Miss Congeniality (Movie Review)

With this year’s Miss Universe pageant over, the beauty queen world is a trending topic and movie-makers are sure to capitalize. While many of these films are sappy, one does a good job of subverting preconceived archetypes and actually takes the topic seriously.

In Miss Congeniality, Sandra Bullock stars as Gracie Hart, a no-nonsense tomboy FBI agent on the trail of a vicious serial killer who infiltrates a beauty pageant to keep an eye on her target.
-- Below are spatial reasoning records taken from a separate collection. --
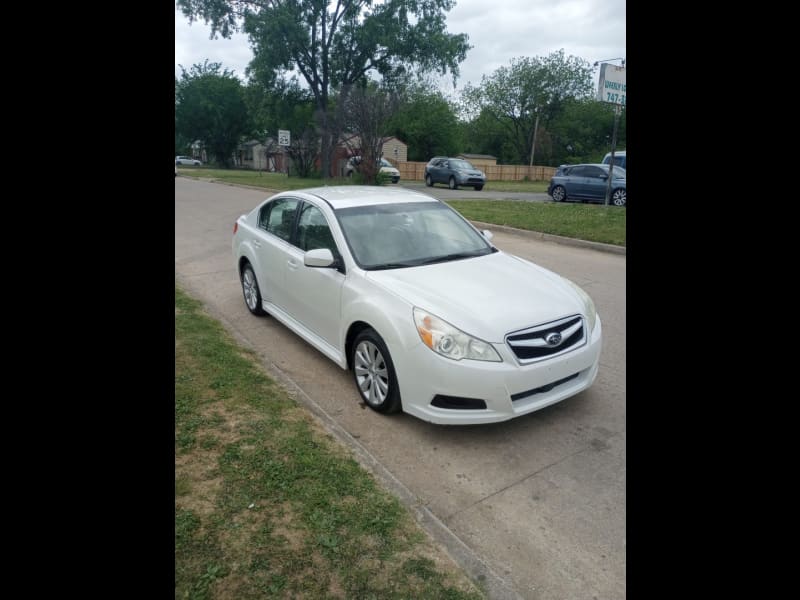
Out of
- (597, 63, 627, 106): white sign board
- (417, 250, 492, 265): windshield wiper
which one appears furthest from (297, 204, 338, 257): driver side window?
(597, 63, 627, 106): white sign board

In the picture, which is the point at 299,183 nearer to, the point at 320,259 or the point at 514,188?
the point at 514,188

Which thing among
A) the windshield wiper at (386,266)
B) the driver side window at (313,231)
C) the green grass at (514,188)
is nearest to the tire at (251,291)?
the driver side window at (313,231)

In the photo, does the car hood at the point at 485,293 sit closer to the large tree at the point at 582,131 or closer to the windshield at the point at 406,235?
the windshield at the point at 406,235

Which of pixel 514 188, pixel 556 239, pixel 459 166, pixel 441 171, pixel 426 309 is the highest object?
pixel 459 166

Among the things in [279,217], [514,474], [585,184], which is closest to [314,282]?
[279,217]

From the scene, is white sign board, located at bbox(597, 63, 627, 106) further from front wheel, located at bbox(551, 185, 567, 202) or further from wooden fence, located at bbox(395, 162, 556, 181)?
wooden fence, located at bbox(395, 162, 556, 181)

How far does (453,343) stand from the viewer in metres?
3.50

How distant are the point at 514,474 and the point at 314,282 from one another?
239 centimetres

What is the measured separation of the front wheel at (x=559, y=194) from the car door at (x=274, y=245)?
15998 millimetres

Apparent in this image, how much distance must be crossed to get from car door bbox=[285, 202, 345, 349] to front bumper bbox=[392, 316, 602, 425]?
1.00 meters

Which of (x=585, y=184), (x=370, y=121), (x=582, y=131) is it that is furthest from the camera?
(x=582, y=131)

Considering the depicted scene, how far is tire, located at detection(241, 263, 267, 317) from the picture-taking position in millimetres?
6230
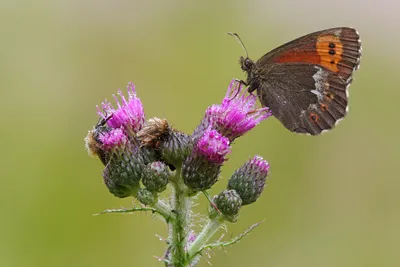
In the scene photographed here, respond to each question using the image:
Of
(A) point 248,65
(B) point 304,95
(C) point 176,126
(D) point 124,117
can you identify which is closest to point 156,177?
(D) point 124,117

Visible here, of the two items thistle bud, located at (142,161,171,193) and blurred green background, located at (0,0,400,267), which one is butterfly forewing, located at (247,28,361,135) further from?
blurred green background, located at (0,0,400,267)

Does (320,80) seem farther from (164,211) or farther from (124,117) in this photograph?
(164,211)

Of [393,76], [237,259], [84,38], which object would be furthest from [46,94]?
[393,76]

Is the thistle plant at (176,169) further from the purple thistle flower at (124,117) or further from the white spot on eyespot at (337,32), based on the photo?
the white spot on eyespot at (337,32)

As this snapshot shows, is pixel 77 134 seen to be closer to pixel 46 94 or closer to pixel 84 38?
pixel 46 94

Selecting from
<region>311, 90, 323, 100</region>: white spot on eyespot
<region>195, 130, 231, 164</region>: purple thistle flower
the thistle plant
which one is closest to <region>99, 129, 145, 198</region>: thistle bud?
the thistle plant
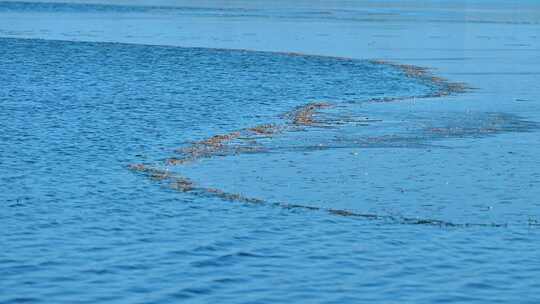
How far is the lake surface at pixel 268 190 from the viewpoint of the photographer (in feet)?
51.6

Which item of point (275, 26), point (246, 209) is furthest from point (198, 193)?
point (275, 26)

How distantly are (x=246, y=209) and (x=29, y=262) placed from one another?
462cm

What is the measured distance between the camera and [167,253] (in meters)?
17.0

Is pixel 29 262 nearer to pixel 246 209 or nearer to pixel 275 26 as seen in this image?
pixel 246 209

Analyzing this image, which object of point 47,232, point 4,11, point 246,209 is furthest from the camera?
point 4,11

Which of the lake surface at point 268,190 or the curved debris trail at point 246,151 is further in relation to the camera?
the curved debris trail at point 246,151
She convinces the pageant organizers Kathy Morningside (Candice Bergen) and her sidekick Stan (William Shatner) to let her enter undercover as a contestant. Immediately, she makes friends with the other girls vying for the title — a hearing girl, Jenelle Betz, who is confidently poised and polished, and take-no-shit metalhead lesbian, Millie Michalchuk.

While their initial plan is to upend the pageant, Gracie and Millie find themselves falling in love with the experience. As the show goes on, Gracie and her friends become more and more invested in seeing the final results. When it comes to the finale, Cheryl, a beauty queen who is also a stripper, takes the crown. Gracie realizes that the bomb Frank placed in the crown is about to go off and throws it onto the stage scenery.

Dumplin’ is the most heartwarming beauty pageant movie you’ll ever see. Jennifer Anniston and Danielle Macdonald make a winning pair of protagonists. And they manage to bring real life to their characters — the fraught relationship between Willowdean and her mom Rosie feels authentic, not cartoonish, and the way that she learns to love herself for who she is rather than what she looks like is refreshing.